The accuracy of this premise, though, had not been verified until Yu and Xie came along.

"We need to be very careful when we use an IP address to represent hosts," Xie adds. "It may not be true in many cases, and that would have significant implications."

Adds Yu: "We developed a scheme to automatically identify dynamic IP addresses and also look at the mail servers set up on these dynamic IP addresses to capture spam leveraged by those spammers."

"Each computer has an IP address from which it connects to the Internet," Yu says. "For dynamic IP addresses we identify, it's a subset of DHCP [dynamic host configuration protocol]-assigned address not statically bound to a particular IP, a particular computer."

Computers linked to the Internet via DSL or dial-up have their IP address changed frequently. Those -- quite possibly yours -- are dynamic IP addresses.

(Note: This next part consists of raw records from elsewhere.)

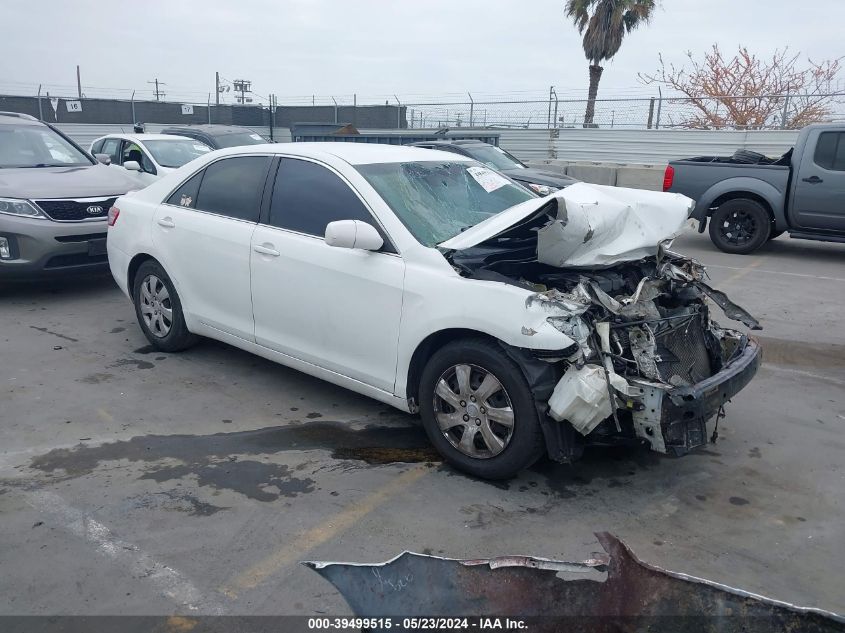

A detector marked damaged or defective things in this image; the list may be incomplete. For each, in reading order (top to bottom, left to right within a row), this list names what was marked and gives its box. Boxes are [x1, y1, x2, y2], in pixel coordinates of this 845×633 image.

wrecked white toyota camry [109, 144, 760, 478]
damaged hood [438, 181, 696, 266]
crumpled front end [536, 249, 760, 456]
rusted metal panel [304, 532, 844, 628]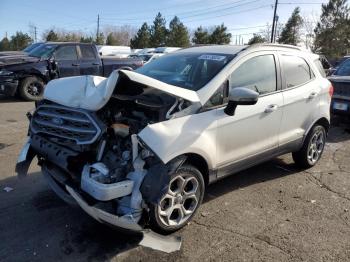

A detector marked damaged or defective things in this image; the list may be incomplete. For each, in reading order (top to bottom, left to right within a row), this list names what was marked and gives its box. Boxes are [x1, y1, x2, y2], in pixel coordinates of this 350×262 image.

crumpled hood [44, 69, 201, 111]
damaged grille [30, 105, 102, 145]
damaged white suv [16, 44, 332, 233]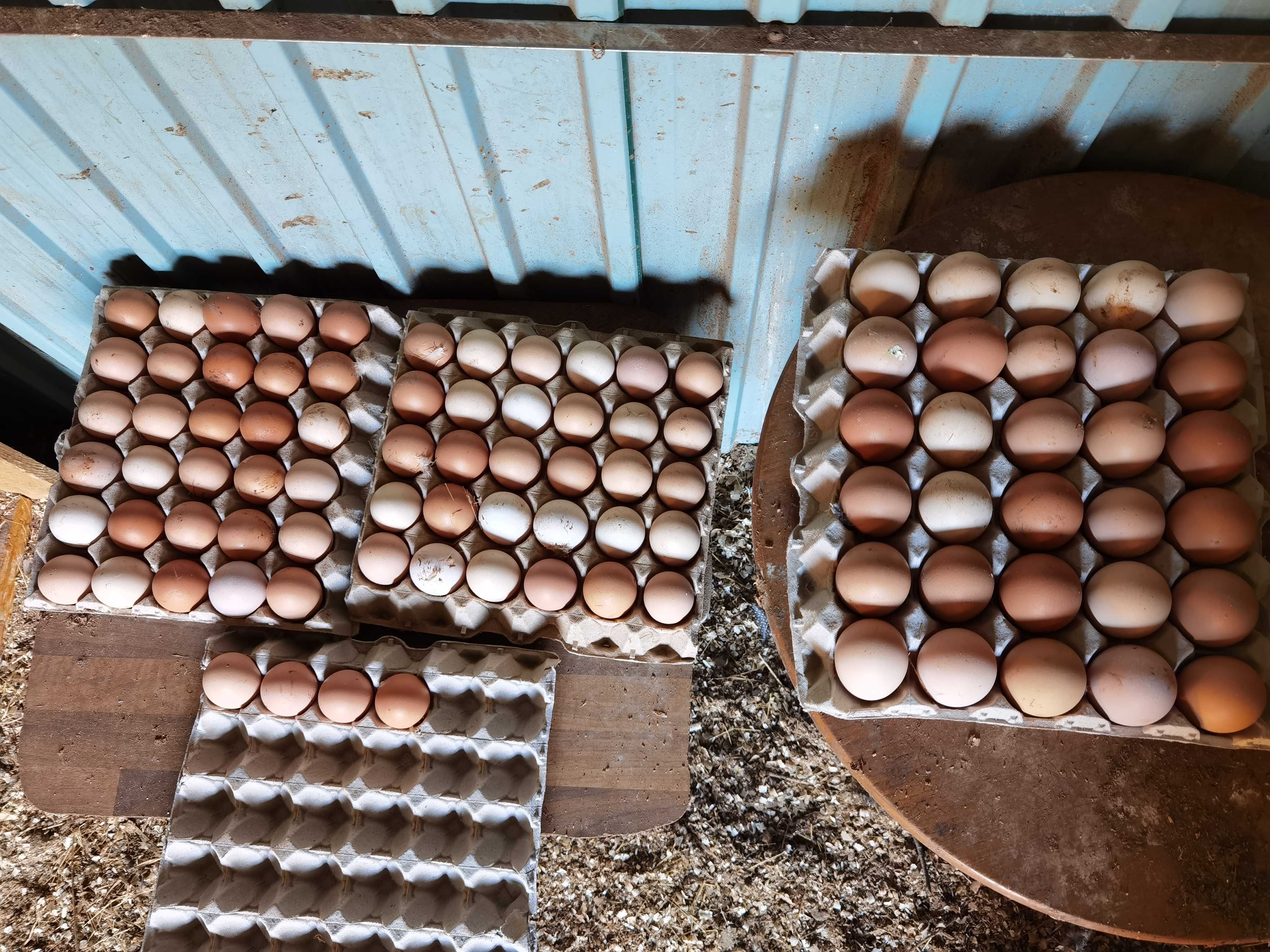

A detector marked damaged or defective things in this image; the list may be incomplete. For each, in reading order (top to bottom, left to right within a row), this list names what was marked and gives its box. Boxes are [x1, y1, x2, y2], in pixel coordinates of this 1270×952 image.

rusty metal panel [2, 33, 1270, 444]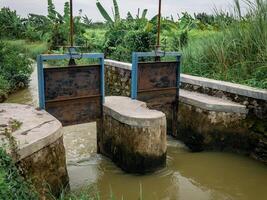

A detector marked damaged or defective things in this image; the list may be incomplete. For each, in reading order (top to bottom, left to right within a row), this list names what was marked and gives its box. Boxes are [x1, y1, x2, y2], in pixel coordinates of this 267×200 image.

rusty metal gate panel [37, 52, 104, 126]
rusted metal surface [44, 65, 102, 126]
rusty metal gate panel [44, 65, 102, 126]
rusted metal surface [137, 61, 179, 134]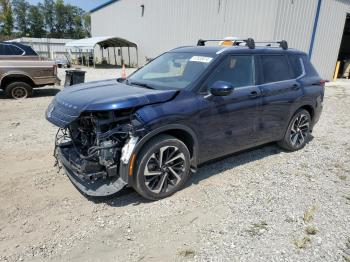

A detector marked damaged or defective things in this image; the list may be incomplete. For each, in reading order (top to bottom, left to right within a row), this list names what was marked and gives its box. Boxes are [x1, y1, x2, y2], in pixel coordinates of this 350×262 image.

damaged front end [54, 109, 142, 196]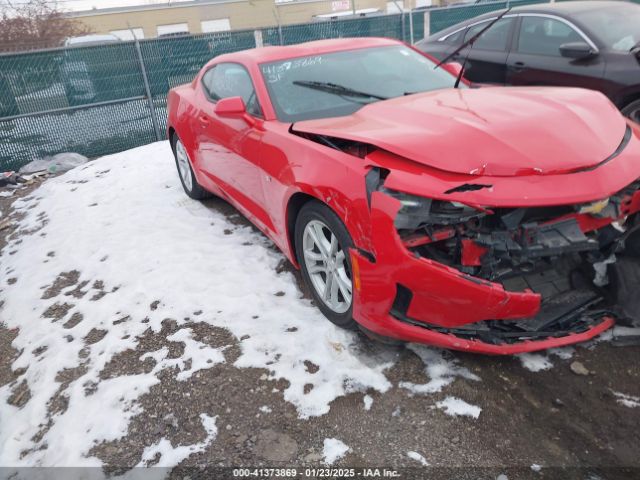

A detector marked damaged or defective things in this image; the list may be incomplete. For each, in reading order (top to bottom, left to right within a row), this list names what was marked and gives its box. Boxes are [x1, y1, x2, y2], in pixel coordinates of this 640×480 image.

crumpled hood [292, 86, 628, 176]
damaged red sports car [166, 36, 640, 352]
broken headlight [384, 188, 484, 230]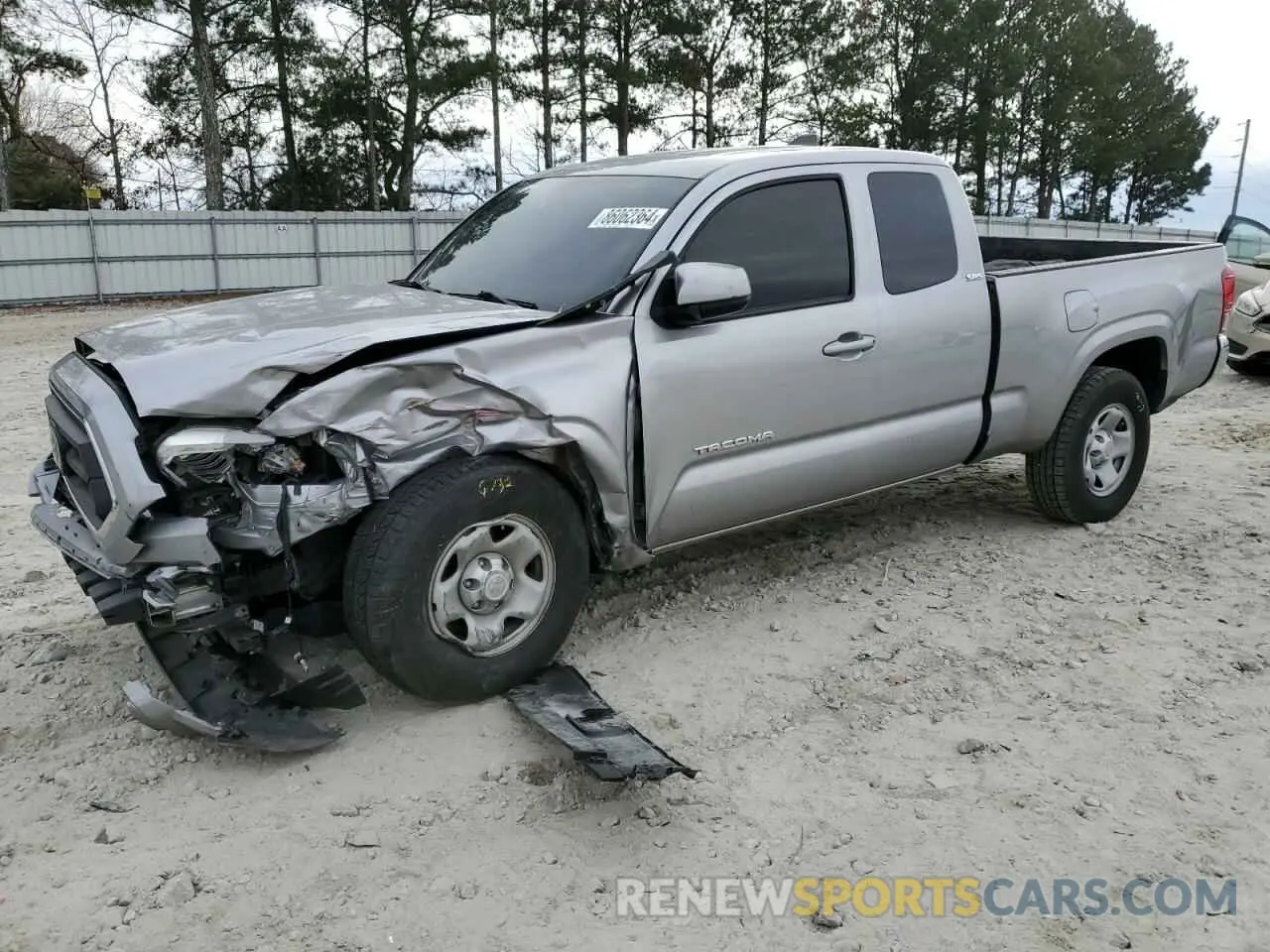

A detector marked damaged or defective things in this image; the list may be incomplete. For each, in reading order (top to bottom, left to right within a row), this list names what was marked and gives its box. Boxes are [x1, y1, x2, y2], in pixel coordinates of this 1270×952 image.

"All previous ways of knowing whether an IP address is dynamic," Xie says, "include manual collection in a database, which requires an enormous amount of effort. Our work established the possibility of an automatic way to do that."

That was one lesson they gleaned from their method, called UDMap, a simple yet powerful algorithm that uses only application-level server logs to identify and analyze dynamic IP addresses. Automatic identification is a key component of the researchers' approach.

In fact, the UDMap work represents the first successful attempt to identify IP addresses automatically and to understand the dynamics of IP addresses.

As the paper makes clear, the UDMap algorithm has three key advantages:

It is generally applicable. UDMap can be applied to various kinds of logs, not just Hotmail user logs.
It runs autonomously. There is no need to share information across domains, and changes to client software are not necessary.
It delivers fine-grained, current information. UDMap identifies blocks of dynamic IP addresses, often smaller and more precise than IP prefixes, and, because it is fully automated, it can be applied to recent logs to get current information.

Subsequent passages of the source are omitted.